▶ [Document passage]
They’ve always been flirtatious but in seasons 6 and 7 they have a very tender, loving friendship. Mulder finally accepts his sister is dead, and Scully is there for him. Scully, who has suffered terribly since joining the X-files (abduction by aliens, cancer as a result of alien tests, murder of her sister, inability to conceive, death of her adoptive daughter), has a last-ditch attempt at pregnancy as Mulder has found some of her ova at a dodgy clinic and her doctor thinks there’s a chance artificial insemination could work. Rather than go for an anonymous donor, she asks her old pal Mulder to be the dad. All of the attempts fail and Mulder is there for her in her hour of sadness. Then Mulder is abducted by aliens, and Scully becomes miraculously preggers despite being barren, and the implication is that Mulder might be the father.

Season 8 sees a big-bellied Scully searching for her love, and when he finally returns at the end of the season they are very definitely together. He sleeps at her house and they make the decision together that he’ll go into hiding. There is kissing at long last, but then he’s gone and Scully misses him dreadfully. Poor Scully has to deal with lots of unwanted attention for her and Mulder’s baby (they both accept that baby William is theirs so there must have been some sex at some point) and eventually gives him up for adoption.

▶ [Records supplied]
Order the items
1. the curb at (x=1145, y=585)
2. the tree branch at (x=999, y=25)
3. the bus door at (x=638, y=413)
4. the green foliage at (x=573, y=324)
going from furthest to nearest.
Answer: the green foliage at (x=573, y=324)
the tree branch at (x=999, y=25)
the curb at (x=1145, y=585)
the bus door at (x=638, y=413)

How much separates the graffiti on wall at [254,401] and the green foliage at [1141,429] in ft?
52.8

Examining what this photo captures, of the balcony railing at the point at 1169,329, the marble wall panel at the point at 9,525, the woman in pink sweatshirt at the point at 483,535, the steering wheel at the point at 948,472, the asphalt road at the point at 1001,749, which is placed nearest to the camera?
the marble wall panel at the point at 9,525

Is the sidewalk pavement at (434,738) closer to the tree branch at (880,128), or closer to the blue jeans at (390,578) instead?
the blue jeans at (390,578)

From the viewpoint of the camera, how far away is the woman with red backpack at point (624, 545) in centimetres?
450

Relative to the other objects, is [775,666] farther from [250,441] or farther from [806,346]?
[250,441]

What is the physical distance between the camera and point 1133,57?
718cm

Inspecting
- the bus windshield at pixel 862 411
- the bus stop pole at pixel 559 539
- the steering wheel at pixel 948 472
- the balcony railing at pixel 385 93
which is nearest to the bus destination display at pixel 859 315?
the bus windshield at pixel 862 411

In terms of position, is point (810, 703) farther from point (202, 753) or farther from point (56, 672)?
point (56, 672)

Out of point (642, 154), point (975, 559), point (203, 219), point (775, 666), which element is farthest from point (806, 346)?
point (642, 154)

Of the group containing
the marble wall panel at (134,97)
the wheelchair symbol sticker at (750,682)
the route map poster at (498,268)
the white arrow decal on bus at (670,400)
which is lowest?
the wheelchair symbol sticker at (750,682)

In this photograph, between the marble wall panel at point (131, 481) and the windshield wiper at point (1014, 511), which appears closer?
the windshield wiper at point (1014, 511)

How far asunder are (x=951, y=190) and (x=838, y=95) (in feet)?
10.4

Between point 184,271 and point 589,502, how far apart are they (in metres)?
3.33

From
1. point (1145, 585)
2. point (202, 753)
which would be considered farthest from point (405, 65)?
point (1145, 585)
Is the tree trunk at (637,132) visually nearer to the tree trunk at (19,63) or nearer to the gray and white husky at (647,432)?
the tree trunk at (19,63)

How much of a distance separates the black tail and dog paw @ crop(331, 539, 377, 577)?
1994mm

▶ [Problems to work on]
• A. Return everything from "They’ve always been" down to "be the father." in the Mulder and Scully passage, copied exactly.
• B. Take the passage about Mulder and Scully further, starting after its last sentence.

▶ [Answers]
• A.
They’ve always been flirtatious but in seasons 6 and 7 they have a very tender, loving friendship. Mulder finally accepts his sister is dead, and Scully is there for him. Scully, who has suffered terribly since joining the X-files (abduction by aliens, cancer as a result of alien tests, murder of her sister, inability to conceive, death of her adoptive daughter), has a last-ditch attempt at pregnancy as Mulder has found some of her ova at a dodgy clinic and her doctor thinks there’s a chance artificial insemination could work. Rather than go for an anonymous donor, she asks her old pal Mulder to be the dad. All of the attempts fail and Mulder is there for her in her hour of sadness. Then Mulder is abducted by aliens, and Scully becomes miraculously preggers despite being barren, and the implication is that Mulder might be the father.

• B.
Through all of this Mulder is still in hiding, hanging out with the now much older Gibson Praise in his bunker in the desert, and he doesn’t surface again until the final episode of season 9 when he’s arrested for killing an unkillable super-soldier and is put on trial. Mulder and Scully are finally reunited in a prison cell, where they engage in some very passionate snogging in front of an embarrassed Walter Skinner, and then Scully and the gang break Mulder out of prison. They hit the road together and drive off to find the truth, which apparently a wise man in the desert can tell them. Of course nothing is easy and very little makes sense, so the wise man is in fact the Cigarette Smoking Man and in the final moment of the final episode of the final series, old smokey gets nuked in the face** by the military and our two lovers are unscathed and there aren’t really any answers but who cares because at least Mulder and Scully are finally together!

Then the terrible second movie comes along and again they’re not really together - he’s in hiding in a little cottage still seeking the truth, she’s a doctor in a hospital, and circumstances keep them apart. Fast-forward to the supercheese moment at the end of the credits and Mulder and Scully are in a rowing boat in a clear blue sea, her in a blue bikini and white shirt, him in red swimming shorts. They both wave happily up at the camera as it flies up and away, leaving the loved-up pair to escape to a desert island where the FBI, the military, the aliens, the syndicates and the super-soldiers can’t touch them.

What happened to the lovers between the boat trip and the beginning of series 10? I never imagined life would be easy for them, and certainly never pictured them being a normal couple. Their relationship was always rocky, never conventional, rarely demonstrative and ultimately impossible, but the love was real and that’s got to live on in the new series...hasn’t it?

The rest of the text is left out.